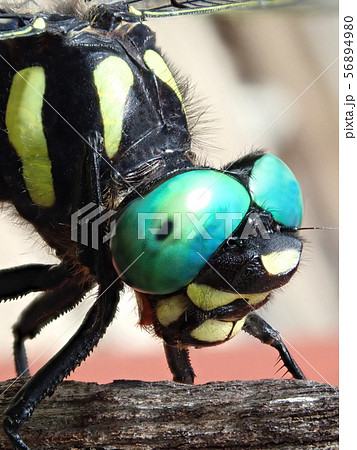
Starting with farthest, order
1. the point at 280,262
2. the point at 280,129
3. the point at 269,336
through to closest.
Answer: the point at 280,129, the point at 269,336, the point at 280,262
◆ ◆ ◆ ◆ ◆ ◆ ◆
AIM:
Please format every line of the entries above as a JSON list of strings, one string per line, with blank lines and the pictures left out.

FINAL ANSWER:
[
  "Starting with farthest, order",
  "1. the point at 280,262",
  "2. the point at 280,129",
  "3. the point at 269,336",
  "through to closest.",
  "Answer: the point at 280,129, the point at 269,336, the point at 280,262"
]